__Problem to solve__: Repeat every line of the data verbatim.

__Supplied records__:
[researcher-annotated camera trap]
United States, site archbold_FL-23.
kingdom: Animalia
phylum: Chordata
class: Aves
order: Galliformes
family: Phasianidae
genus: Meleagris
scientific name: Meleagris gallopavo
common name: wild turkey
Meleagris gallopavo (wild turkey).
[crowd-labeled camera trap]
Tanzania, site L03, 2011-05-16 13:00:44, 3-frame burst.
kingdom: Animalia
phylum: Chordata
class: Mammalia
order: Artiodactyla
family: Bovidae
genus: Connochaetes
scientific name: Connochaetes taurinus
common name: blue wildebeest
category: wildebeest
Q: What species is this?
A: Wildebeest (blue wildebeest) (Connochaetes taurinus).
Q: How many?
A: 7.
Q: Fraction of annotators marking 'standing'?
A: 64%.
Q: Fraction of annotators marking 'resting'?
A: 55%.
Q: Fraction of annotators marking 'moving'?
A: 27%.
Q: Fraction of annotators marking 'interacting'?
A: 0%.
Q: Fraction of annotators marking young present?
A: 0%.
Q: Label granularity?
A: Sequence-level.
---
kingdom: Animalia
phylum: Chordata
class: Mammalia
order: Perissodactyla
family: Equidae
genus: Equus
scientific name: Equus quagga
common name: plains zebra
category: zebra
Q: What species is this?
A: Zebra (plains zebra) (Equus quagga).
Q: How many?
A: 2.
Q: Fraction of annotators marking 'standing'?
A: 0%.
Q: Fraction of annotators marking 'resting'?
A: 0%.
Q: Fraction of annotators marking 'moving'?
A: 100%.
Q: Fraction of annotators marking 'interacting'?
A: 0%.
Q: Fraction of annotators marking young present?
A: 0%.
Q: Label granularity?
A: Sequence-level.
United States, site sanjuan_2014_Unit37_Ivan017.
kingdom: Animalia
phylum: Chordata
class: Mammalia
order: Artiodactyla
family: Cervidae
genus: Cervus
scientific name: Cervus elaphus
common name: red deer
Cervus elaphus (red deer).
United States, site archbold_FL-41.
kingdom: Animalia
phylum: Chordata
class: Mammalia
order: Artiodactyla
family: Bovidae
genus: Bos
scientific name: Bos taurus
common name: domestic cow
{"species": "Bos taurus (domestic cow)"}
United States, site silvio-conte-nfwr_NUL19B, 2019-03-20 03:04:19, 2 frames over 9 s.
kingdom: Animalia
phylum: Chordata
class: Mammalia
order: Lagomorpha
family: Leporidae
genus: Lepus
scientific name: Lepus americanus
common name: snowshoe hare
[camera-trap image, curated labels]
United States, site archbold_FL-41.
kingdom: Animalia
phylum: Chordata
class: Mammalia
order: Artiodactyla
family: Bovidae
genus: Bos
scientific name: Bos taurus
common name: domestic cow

__Written answer__:
[researcher-annotated camera trap]
United States, site archbold_FL-23.
kingdom: Animalia
phylum: Chordata
class: Aves
order: Galliformes
family: Phasianidae
genus: Meleagris
scientific name: Meleagris gallopavo
common name: wild turkey
Meleagris gallopavo (wild turkey).
[crowd-labeled camera trap]
Tanzania, site L03, 2011-05-16 13:00:44, 3-frame burst.
kingdom: Animalia
phylum: Chordata
class: Mammalia
order: Artiodactyla
family: Bovidae
genus: Connochaetes
scientific name: Connochaetes taurinus
common name: blue wildebeest
category: wildebeest
Q: What species is this?
A: Wildebeest (blue wildebeest) (Connochaetes taurinus).
Q: How many?
A: 7.
Q: Fraction of annotators marking 'standing'?
A: 64%.
Q: Fraction of annotators marking 'resting'?
A: 55%.
Q: Fraction of annotators marking 'moving'?
A: 27%.
Q: Fraction of annotators marking 'interacting'?
A: 0%.
Q: Fraction of annotators marking young present?
A: 0%.
Q: Label granularity?
A: Sequence-level.
---
kingdom: Animalia
phylum: Chordata
class: Mammalia
order: Perissodactyla
family: Equidae
genus: Equus
scientific name: Equus quagga
common name: plains zebra
category: zebra
Q: What species is this?
A: Zebra (plains zebra) (Equus quagga).
Q: How many?
A: 2.
Q: Fraction of annotators marking 'standing'?
A: 0%.
Q: Fraction of annotators marking 'resting'?
A: 0%.
Q: Fraction of annotators marking 'moving'?
A: 100%.
Q: Fraction of annotators marking 'interacting'?
A: 0%.
Q: Fraction of annotators marking young present?
A: 0%.
Q: Label granularity?
A: Sequence-level.
United States, site sanjuan_2014_Unit37_Ivan017.
kingdom: Animalia
phylum: Chordata
class: Mammalia
order: Artiodactyla
family: Cervidae
genus: Cervus
scientific name: Cervus elaphus
common name: red deer
Cervus elaphus (red deer).
United States, site archbold_FL-41.
kingdom: Animalia
phylum: Chordata
class: Mammalia
order: Artiodactyla
family: Bovidae
genus: Bos
scientific name: Bos taurus
common name: domestic cow
{"species": "Bos taurus (domestic cow)"}
United States, site silvio-conte-nfwr_NUL19B, 2019-03-20 03:04:19, 2 frames over 9 s.
kingdom: Animalia
phylum: Chordata
class: Mammalia
order: Lagomorpha
family: Leporidae
genus: Lepus
scientific name: Lepus americanus
common name: snowshoe hare
[camera-trap image, curated labels]
United States, site archbold_FL-41.
kingdom: Animalia
phylum: Chordata
class: Mammalia
order: Artiodactyla
family: Bovidae
genus: Bos
scientific name: Bos taurus
common name: domestic cow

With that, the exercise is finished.